» Source text:
=== Begin Enclosure ===
Linear Algebra - Jordan form basis

oferon

Hi all,
I'm having trouble finding jordan basis for matrix A, e.g. the P matrix of: [itex]J=P^{-1}AP[/itex]
Given [itex]A = \begin{pmatrix} 4 & 1 & 1 & 1 \\ -1 & 2 & -1 & -1 \\ 6 & 1 & -1 & 1 \\ -6 & -1 & 4 & 2 \end{pmatrix}[/itex]

I found Jordan form to be: [itex]J = \begin{pmatrix} -2 & & & \\ & 3 & 1 & \\ & & 3 & \\ & & & 3 \end{pmatrix}[/itex]

Now wer'e looking for [itex]v_1, v_2, v_3, v_4[/itex] such that:

[itex] Av_1 = -2v_1 → (A+2I)v_1=0[/itex]
[itex]Av_2 = 3v_2 → (A-3I)v_2=0[/itex]
[itex]Av_3 = v_2+3v_3 → (A-3I)v_3=v_2[/itex]
[itex]Av_4 = 3v_4 → (A-3I)v_4=0 [/itex]

So now I find: [itex]v_1 = \begin{pmatrix} 0 \\ 0 \\ 1 \\ -1 \end{pmatrix} \hspace{10mm} v_2,v_4 = \begin{pmatrix} 1 \\ 0 \\ 1 \\ -2 \end{pmatrix},\begin{pmatrix} 0 \\ 1 \\ 0 \\ -1 \end{pmatrix}[/itex]

Now I try to solve [itex] (A-3I)v_3=v_2[/itex] for each of the possible v2's I just found above, but there's no solution for any of em'...
=== End Enclosure ===
» Task goal: Write the next part of the forum thread on finding a Jordan basis, picking up after its last sentence. The data that comes next has nothing to do with the Jordan form thread.

» Source material:
=== Begin Enclosure ===
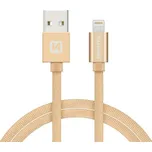 Swissten USB/Lightning MFi 1,2 m zlatý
=== End Enclosure ===
» Task output:
[itex]A = \begin{pmatrix} 1 & 1 & 1 & 1 \\ -1 & -1 & -1 & -1 \\ 6 & 1 & -4 & 1 \\ -6 & -1 & 4 & -1 \end{pmatrix}\begin{pmatrix} x \\ y \\ z \\ w \end{pmatrix}=\begin{pmatrix} 1 \\ 0 \\ 1 \\ -2 \end{pmatrix}\hspace{5mm} OR \hspace{5mm} A = \begin{pmatrix} 1 & 1 & 1 & 1 \\ -1 & -1 & -1 & -1 \\ 6 & 1 & -4 & 1 \\ -6 & -1 & 4 & -1 \end{pmatrix}\begin{pmatrix} x \\ y \\ z \\ w \end{pmatrix}=\begin{pmatrix} 0 \\ 1 \\ 0 \\ -1 \end{pmatrix}[/itex]


Where am I going wrong? Thanks in advance!

I like Serena

Hi oferon!

Did you consider that the proper v₂ could be a linear combination of your current v₂ and v₄?
What if you try ##\lambda v_2 + \mu v_4## to find v₃?

oferon

If it was a linear combination of other vectors then V1-4 would not be a basis.. Am I wrong?

Plus, another student told me the method I tried was completly wrong and that the correct method is finding more vectors through
[itex] Ker (A-λI)^j[/itex] where j=2,3,... depends on how many more vectors I need for my basis.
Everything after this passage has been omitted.